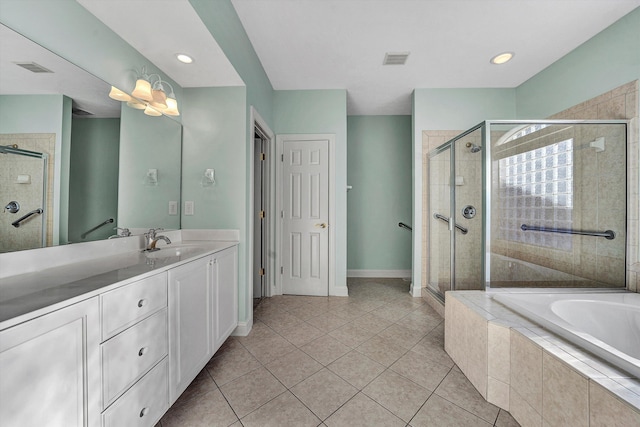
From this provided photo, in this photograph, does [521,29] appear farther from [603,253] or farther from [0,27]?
[0,27]

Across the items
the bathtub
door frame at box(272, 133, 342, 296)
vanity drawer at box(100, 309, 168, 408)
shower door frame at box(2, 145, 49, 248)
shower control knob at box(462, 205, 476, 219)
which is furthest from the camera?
door frame at box(272, 133, 342, 296)

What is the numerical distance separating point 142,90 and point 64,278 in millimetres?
1259

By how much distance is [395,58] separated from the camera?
238cm

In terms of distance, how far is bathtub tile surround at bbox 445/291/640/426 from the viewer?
2.77ft

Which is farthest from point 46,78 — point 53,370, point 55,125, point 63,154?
point 53,370

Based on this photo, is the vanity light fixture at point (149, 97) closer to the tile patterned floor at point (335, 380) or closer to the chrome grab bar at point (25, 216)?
the chrome grab bar at point (25, 216)

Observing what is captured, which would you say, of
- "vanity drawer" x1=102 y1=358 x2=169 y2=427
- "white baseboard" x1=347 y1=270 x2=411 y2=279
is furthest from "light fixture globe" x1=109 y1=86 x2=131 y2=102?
"white baseboard" x1=347 y1=270 x2=411 y2=279

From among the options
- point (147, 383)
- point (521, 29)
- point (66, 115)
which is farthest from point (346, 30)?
point (147, 383)

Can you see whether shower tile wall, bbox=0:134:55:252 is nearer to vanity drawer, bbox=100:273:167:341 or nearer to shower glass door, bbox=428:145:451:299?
vanity drawer, bbox=100:273:167:341

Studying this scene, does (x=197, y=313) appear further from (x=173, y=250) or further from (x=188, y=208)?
(x=188, y=208)

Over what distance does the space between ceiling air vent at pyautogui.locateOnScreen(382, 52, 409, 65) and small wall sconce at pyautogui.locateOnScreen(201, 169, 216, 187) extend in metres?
1.98

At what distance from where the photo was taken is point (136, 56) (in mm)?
1630

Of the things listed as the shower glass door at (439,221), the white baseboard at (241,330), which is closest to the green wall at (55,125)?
the white baseboard at (241,330)

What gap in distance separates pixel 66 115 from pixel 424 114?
3.20 meters
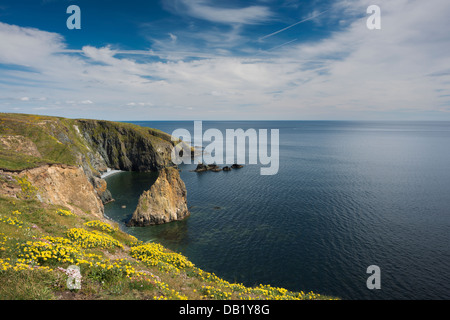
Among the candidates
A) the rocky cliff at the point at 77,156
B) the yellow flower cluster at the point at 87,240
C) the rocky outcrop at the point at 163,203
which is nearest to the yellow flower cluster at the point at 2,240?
the yellow flower cluster at the point at 87,240

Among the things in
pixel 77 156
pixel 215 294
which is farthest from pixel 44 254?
pixel 77 156

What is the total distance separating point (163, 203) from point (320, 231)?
35298mm

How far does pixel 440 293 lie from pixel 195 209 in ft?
158

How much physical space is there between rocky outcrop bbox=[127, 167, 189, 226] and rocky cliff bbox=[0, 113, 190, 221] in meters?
0.26

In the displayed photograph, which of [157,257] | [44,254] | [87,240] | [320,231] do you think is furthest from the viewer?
[320,231]

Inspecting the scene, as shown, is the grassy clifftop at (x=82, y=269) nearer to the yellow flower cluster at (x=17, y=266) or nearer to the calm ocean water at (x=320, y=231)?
the yellow flower cluster at (x=17, y=266)

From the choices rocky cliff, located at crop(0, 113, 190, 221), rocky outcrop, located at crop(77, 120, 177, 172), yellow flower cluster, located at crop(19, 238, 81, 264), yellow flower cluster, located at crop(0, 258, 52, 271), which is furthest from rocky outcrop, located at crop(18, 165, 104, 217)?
rocky outcrop, located at crop(77, 120, 177, 172)

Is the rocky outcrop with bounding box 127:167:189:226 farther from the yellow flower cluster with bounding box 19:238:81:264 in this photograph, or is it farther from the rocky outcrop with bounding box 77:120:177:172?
the rocky outcrop with bounding box 77:120:177:172

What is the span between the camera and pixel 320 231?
46.8 m

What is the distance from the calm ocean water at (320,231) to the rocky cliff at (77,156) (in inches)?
458

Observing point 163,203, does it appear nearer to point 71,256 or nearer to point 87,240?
point 87,240

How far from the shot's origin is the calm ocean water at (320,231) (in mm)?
33312

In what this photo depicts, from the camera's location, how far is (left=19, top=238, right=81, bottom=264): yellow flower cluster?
1178 cm

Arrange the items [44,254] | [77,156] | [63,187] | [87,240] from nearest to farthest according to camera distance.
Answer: [44,254] < [87,240] < [63,187] < [77,156]
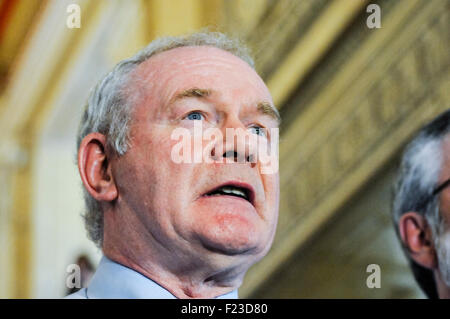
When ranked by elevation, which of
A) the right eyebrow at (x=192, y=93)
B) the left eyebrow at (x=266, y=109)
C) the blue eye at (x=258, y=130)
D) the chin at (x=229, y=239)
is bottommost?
the chin at (x=229, y=239)

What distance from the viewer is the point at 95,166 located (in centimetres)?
159

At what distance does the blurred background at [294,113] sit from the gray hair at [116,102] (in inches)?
24.5

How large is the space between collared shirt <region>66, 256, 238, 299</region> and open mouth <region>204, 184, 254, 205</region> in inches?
7.4

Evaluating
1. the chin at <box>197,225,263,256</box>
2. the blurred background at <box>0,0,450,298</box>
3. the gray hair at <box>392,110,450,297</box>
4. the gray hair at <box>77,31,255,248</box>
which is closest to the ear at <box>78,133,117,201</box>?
the gray hair at <box>77,31,255,248</box>

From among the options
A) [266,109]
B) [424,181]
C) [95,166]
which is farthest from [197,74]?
[424,181]

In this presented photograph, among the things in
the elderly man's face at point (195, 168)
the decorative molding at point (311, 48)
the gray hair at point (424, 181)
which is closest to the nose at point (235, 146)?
the elderly man's face at point (195, 168)

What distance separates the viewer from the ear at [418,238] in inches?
81.8

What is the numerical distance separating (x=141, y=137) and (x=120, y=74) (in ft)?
0.49

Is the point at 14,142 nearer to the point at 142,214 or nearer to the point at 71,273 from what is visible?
the point at 71,273

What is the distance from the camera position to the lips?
4.88 feet

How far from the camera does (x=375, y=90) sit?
2588mm

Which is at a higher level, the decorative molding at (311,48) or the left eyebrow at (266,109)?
the decorative molding at (311,48)

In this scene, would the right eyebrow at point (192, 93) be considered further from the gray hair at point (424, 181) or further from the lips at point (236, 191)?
the gray hair at point (424, 181)
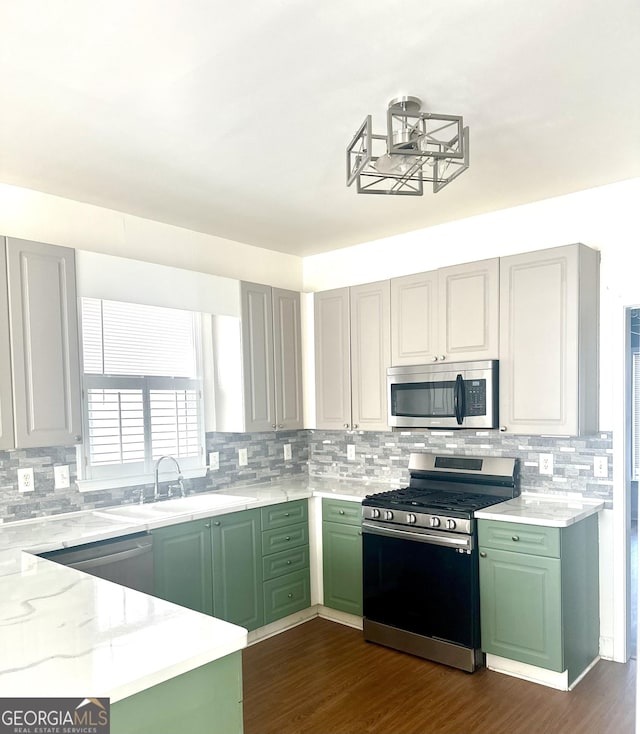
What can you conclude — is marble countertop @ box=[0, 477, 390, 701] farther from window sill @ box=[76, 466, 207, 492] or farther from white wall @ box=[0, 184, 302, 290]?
white wall @ box=[0, 184, 302, 290]

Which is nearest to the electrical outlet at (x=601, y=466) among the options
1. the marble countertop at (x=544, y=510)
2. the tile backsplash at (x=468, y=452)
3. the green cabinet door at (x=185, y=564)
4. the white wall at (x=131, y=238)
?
the tile backsplash at (x=468, y=452)

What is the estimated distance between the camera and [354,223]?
12.9 ft

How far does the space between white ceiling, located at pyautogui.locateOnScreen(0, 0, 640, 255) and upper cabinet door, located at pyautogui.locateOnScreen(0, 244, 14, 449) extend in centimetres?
55

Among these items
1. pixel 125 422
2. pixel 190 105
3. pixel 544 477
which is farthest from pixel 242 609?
pixel 190 105

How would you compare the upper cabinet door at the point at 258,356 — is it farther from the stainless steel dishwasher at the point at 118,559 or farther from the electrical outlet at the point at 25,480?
the electrical outlet at the point at 25,480

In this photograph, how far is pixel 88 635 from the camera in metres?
1.52

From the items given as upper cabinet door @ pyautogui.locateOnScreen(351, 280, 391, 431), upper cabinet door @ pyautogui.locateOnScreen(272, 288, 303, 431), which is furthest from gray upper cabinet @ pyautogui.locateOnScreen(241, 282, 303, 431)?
upper cabinet door @ pyautogui.locateOnScreen(351, 280, 391, 431)

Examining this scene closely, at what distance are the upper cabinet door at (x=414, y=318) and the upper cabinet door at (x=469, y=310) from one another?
6 centimetres

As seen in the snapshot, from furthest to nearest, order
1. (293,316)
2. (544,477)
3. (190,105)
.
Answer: (293,316) < (544,477) < (190,105)

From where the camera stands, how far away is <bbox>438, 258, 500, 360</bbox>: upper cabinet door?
3.48m

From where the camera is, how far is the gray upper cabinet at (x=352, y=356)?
405 centimetres

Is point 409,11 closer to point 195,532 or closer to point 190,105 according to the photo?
point 190,105

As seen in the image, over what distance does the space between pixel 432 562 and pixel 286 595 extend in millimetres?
1082

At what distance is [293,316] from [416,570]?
6.58ft
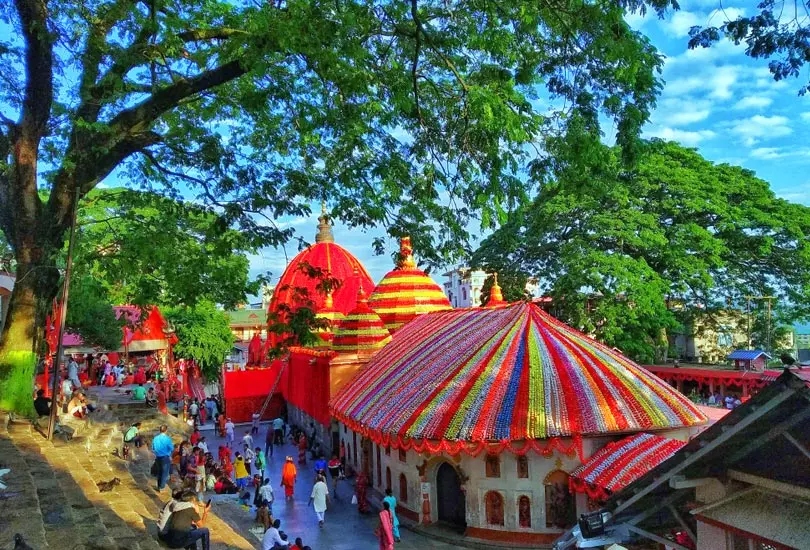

----------

### Written task
Return, word for word, the lines above from the line with "In this photograph, how" up to and including the line with "6 centimetres".

### Reply to the task
In this photograph, how far is pixel 88 635 from the camera in metres?
1.52

From the items given as upper cabinet door @ pyautogui.locateOnScreen(351, 280, 391, 431), upper cabinet door @ pyautogui.locateOnScreen(272, 288, 303, 431), which is furthest from gray upper cabinet @ pyautogui.locateOnScreen(241, 282, 303, 431)?
upper cabinet door @ pyautogui.locateOnScreen(351, 280, 391, 431)

Examining this scene closely, at what distance are the upper cabinet door at (x=414, y=318) and the upper cabinet door at (x=469, y=310) from one another?
6 centimetres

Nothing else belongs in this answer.